Queensland’s health minister has confirmed that Monash IVF is being closely monitored after a mix-up resulted in the wrong embryo being transferred to a patient at its Brisbane clinic.
The mistake was discovered in February after the birth parents requested the transfer of their remaining frozen embryos to another provider. It is understood that the baby, conceived in early 2023, has no genetic link to the woman who gave birth.
Monash IVF attributed the error to human mistake, which led to the implantation of a different patient’s embryo.
In response to the incident, Queensland Health Minister Tim Nicholls stated that his department is observing how Monash IVF handles the aftermath. When asked whether the department would use its new regulatory powers to inspect the clinic, he affirmed that they were prepared to provide any support necessary to resolve the situation.
“As the regulator, we will ensure that providers do everything they can to prevent such incidents in the future,” Nicholls said.
New laws passed in September give Queensland Health the authority to inspect IVF providers, a power previously unavailable under the “self-regulatory regime.”
Minister Nicholls stressed that the primary concern should be the wellbeing of the families involved and the child at the center of the mix-up, which is believed to be the first of its kind in Australia.
“The most important thing is resolving the complexities for the families, especially regarding the child’s wellbeing,” he said. “I expect Monash IVF to offer full support to the affected families.”

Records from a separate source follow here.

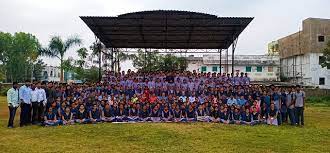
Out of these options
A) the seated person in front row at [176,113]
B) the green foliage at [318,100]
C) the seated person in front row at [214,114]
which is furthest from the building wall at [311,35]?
the seated person in front row at [176,113]

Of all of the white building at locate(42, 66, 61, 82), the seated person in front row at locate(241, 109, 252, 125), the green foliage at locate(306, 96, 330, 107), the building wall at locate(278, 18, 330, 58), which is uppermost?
the building wall at locate(278, 18, 330, 58)

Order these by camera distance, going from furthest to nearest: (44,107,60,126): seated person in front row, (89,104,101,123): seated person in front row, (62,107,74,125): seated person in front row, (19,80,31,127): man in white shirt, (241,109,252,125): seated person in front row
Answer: (241,109,252,125): seated person in front row → (89,104,101,123): seated person in front row → (62,107,74,125): seated person in front row → (44,107,60,126): seated person in front row → (19,80,31,127): man in white shirt

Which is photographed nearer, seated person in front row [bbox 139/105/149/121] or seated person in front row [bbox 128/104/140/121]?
seated person in front row [bbox 128/104/140/121]

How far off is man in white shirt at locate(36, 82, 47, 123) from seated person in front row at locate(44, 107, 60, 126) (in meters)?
0.42

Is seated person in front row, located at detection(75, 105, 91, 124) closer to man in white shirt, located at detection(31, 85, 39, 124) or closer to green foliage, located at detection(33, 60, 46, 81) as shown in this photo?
man in white shirt, located at detection(31, 85, 39, 124)

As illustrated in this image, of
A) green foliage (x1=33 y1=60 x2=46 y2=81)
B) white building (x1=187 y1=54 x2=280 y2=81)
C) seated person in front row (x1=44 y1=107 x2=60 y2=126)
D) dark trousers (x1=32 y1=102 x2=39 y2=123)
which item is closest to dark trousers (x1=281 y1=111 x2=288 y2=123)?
seated person in front row (x1=44 y1=107 x2=60 y2=126)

Adnan Catakovic, the scientific director of City Fertility, emphasized that IVF providers should welcome additional oversight. Following the Monash IVF incident, City Fertility has received inquiries from clients seeking reassurance about their own embryo records.
“We’ve had patients asking if the embryos they believe they have stored are accurately listed with us, and we can easily confirm that for them,” Catakovic said.
Monash IVF has promised to conduct an independent investigation into the error. Queensland Health announced it had met with the clinic to reinforce safeguards at its Queensland facilities and identify any potential risks.
In Victoria, similar regulations were introduced in 2008, requiring IVF providers to report mistakes like the transfer of the wrong embryo. A Queensland Health Ombudsman investigation last year highlighted “gaps and risks” in the oversight of assisted reproductive technology before the new laws were passed.